#### [Excerpt to read]
--------------------------------------------------

Re: [PATCH v2] tile: support LSI MEGARAID SAS HBA hybrid dma_ops

From: Bjorn Helgaas
Date: Mon Aug 12 2013 - 16:42:28 EST


On Mon, Aug 12, 2013 at 1:42 PM, Chris Metcalf <cmetcalf@xxxxxxxxxx> wrote:
> On 8/9/2013 6:42 PM, Bjorn Helgaas wrote:
>> On Thu, Aug 08, 2013 at 12:47:10PM -0400, Chris Metcalf wrote:
>>> On 8/6/2013 1:48 PM, Bjorn Helgaas wrote:
>>>> [+cc Myron, Adam]
>>>>
>>>> On Fri, Aug 2, 2013 at 10:24 AM, Chris Metcalf <cmetcalf@xxxxxxxxxx> wrote:
>>>>> According to LSI,
>>>>> the firmware is not fully functional yet. This change implements a
>>>>> kind of hybrid dma_ops to support this.
>>>>>
>>>>> Note that on most other platforms, the 64-bit DMA addressing space is the
>>>>> same as the 32-bit DMA space and they overlap the physical memory space.

--------------------------------------------------

#### [Listing]
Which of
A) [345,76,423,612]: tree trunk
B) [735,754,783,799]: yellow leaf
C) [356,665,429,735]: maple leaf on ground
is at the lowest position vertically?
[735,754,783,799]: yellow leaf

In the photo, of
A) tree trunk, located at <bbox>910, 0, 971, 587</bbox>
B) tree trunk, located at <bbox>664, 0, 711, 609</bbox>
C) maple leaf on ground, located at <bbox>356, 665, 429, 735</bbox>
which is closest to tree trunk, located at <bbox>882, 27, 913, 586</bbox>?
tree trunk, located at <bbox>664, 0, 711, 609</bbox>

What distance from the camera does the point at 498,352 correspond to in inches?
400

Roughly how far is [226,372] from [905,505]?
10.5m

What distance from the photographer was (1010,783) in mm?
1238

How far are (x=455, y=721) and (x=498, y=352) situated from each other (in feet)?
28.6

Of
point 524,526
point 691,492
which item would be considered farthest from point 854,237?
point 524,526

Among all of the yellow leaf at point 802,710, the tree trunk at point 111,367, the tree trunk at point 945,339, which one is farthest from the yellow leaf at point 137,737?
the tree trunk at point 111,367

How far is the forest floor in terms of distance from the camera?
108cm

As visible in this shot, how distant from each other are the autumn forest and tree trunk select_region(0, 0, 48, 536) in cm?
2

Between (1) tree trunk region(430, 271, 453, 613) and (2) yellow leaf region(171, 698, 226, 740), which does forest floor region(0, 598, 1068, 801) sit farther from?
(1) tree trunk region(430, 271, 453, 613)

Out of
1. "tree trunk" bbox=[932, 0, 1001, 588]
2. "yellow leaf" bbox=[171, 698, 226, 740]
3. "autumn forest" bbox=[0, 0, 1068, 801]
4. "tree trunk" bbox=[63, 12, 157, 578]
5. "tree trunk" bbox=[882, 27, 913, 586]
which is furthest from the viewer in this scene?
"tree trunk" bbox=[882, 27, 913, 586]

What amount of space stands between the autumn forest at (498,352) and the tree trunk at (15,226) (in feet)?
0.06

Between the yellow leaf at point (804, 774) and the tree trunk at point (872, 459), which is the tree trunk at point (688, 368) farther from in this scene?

--------------------------------------------------

#### [Prompt A]
Reproduce the passage of the tile DMA patch thread above between "From: Bjorn Helgaas" and "to support this.", inclusive.
#### [Prompt B]
Carry on the tile DMA patch thread above, starting after its final line.

#### [Exercise result A]
From: Bjorn Helgaas
Date: Mon Aug 12 2013 - 16:42:28 EST


On Mon, Aug 12, 2013 at 1:42 PM, Chris Metcalf <cmetcalf@xxxxxxxxxx> wrote:
> On 8/9/2013 6:42 PM, Bjorn Helgaas wrote:
>> On Thu, Aug 08, 2013 at 12:47:10PM -0400, Chris Metcalf wrote:
>>> On 8/6/2013 1:48 PM, Bjorn Helgaas wrote:
>>>> [+cc Myron, Adam]
>>>>
>>>> On Fri, Aug 2, 2013 at 10:24 AM, Chris Metcalf <cmetcalf@xxxxxxxxxx> wrote:
>>>>> According to LSI,
>>>>> the firmware is not fully functional yet. This change implements a
>>>>> kind of hybrid dma_ops to support this.

#### [Exercise result B]
>>>>> No special arrangement is needed to support this kind of mixed DMA
>>>>> capability. On TILE-Gx, the 64-bit DMA space is completely separate
>>>>> from the 32-bit DMA space.
>>>> Help me understand what's going on here. My understanding is that on
>>>> typical systems, the 32-bit DMA space is a subset of the 64-bit DMA
>>>> space. In conventional PCI, "a master that supports 64-bit addressing
>>>> must generate a SAC, instead of a DAC, when the upper 32 bits of the
>>>> address are zero" (PCI spec r3.0, sec 3.9). PCIe doesn't have
>>>> SAC/DAC, but it has both 32-bit and 64-bit address headers and has a
>>>> similar requirement: "For Addresses below 4GB, Requesters must use the
>>>> 32-bit format" (PCIe spec r3.0, sec 2.2.4.1).
>>>>
>>>> Those imply to me that the 0-4GB region of the 64-bit DMA space must
>>>> be identical to the 0-4GB 32-bit DMA space, and in fact, the receiver
>>>> of a transaction shouldn't be able to distinguish them.
>>>>
>>>> But it sounds like something's different on TILE-Gx? Does it
>>>> translate bus addresses to physical memory addresses based on the type
>>>> of the transaction (SAC vs DAC, or 32-bit vs 64-bit header) in
>>>> addition to the address? Even if it does, the spec doesn't allow a
>>>> DAC cycle or a 64-bit header where the 32 high-order bits are zero, so
>>>> it shouldn't matter.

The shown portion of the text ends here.